一方、アンドレス・マヌエル・ロペス・オブラドール(AMLO)大統領は7月5日の記者会見で夏時間を廃止する法案に署名して国会に提出したが、米国との国境都市では労働時間や文化的背景に鑑み、夏時間を維持するかどうかが懸念事項となっていた(2022年7月7日記事参照)。
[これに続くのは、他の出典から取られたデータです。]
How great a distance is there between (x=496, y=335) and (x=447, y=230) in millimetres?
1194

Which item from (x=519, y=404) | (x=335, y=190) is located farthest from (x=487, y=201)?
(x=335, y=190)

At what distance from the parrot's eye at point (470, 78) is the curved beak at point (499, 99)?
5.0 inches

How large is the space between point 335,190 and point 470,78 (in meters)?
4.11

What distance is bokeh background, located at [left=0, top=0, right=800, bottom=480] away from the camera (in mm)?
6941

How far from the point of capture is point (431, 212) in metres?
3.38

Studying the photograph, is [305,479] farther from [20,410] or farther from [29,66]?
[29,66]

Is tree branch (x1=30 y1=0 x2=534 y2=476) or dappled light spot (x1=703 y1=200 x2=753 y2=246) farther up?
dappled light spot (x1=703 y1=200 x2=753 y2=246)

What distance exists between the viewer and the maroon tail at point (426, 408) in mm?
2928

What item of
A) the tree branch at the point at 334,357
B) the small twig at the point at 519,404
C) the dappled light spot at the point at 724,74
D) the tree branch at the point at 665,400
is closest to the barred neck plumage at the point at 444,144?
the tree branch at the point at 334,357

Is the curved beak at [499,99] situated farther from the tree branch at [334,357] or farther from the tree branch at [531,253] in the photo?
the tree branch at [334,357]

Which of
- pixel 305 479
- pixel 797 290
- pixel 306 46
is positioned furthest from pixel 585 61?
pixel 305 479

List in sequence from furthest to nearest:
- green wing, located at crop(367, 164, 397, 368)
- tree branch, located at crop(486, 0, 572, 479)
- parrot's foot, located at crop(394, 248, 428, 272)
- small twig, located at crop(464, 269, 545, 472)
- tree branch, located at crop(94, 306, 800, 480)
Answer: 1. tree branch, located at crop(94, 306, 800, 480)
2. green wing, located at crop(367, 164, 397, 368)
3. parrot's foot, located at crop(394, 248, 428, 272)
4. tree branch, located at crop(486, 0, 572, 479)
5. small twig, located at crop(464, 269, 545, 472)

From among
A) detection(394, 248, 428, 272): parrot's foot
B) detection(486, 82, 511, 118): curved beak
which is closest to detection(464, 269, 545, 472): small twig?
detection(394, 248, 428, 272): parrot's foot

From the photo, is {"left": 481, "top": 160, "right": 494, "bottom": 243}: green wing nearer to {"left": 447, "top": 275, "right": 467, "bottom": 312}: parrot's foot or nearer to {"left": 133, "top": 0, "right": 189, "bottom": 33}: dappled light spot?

今回の政令では第5条に基づき、以下の地域に限り、夏時間が適用されることになった。

  • バハカリフォルニア州:夏時間では日本との時差がマイナス16時間
  • コアウイラ州の11市町村(アクーニャ、アジェンデ、ゲレロ、イダルゴ、ヒメネス、モレーロス、ナバ、オカンポ、ピエドラスネグラス、ビジャユニオン、サラゴサ)、ヌエボレオン州のアナウアクおよびタマウリパス州の10市町村(ヌエボラレド、ゲレロ、ミエル、ミゲルアレマン、カマルゴ、クスターボディアスオルダス、レイノサ、リオブラボ、バジェエルモソ、マタモロス):夏時間では日本との時差がマイナス14時間

ただし、太平洋時間帯のソノラ州については、ノガレスなど北部国境都市が存在するものの、夏時間をこれまで同様に設定せず、日本との時差は通年で16時間のままとなる。チワワ州についても北部国境都市のフアレス市などが存在するが、ここも夏時間を設けず1年を通じて中央部と同じ時間帯(マイナス15時間)となるため、注意が必要だ。

なお、本来の時間における日本との時差では、北西部(バハカリフォルニア州)ではマイナス17時間、太平洋(南バハカリフォルニア州、シナロア州、ソノラ州、バイア・デ・バンデラス市を除くナヤリ州)ではマイナス16時間、南東部(キンタナロー州)ではマイナス14時間、中央部(それ以外の25州)ではマイナス15時間となっている。

同法6条は、州議会が国会に対して、州あるいは州内の特定市町村に適用する時間帯を変更、あるいは夏時間を設定する法案を国会に提出することができるとし、国会は法案受領後、憲法第72条に基づく立法プロセスを開始する前に内務省の意見を求めなければならないとしている。同法が定める時間帯と異なる他州や外国と境界線を接している州が当該地域の時間帯変更を望む場合、国会は州議会による法案提出後90日以内に立法プロセスを終え、時間帯の修正を完成させると規定している。また、同法第7条は、連邦政府、あるいは国会(連邦議会)の発議で時間帯修正の法案を国会に提出する場合は、事前に対象となる州の議会の過半数の承認を得る必要があると定めている。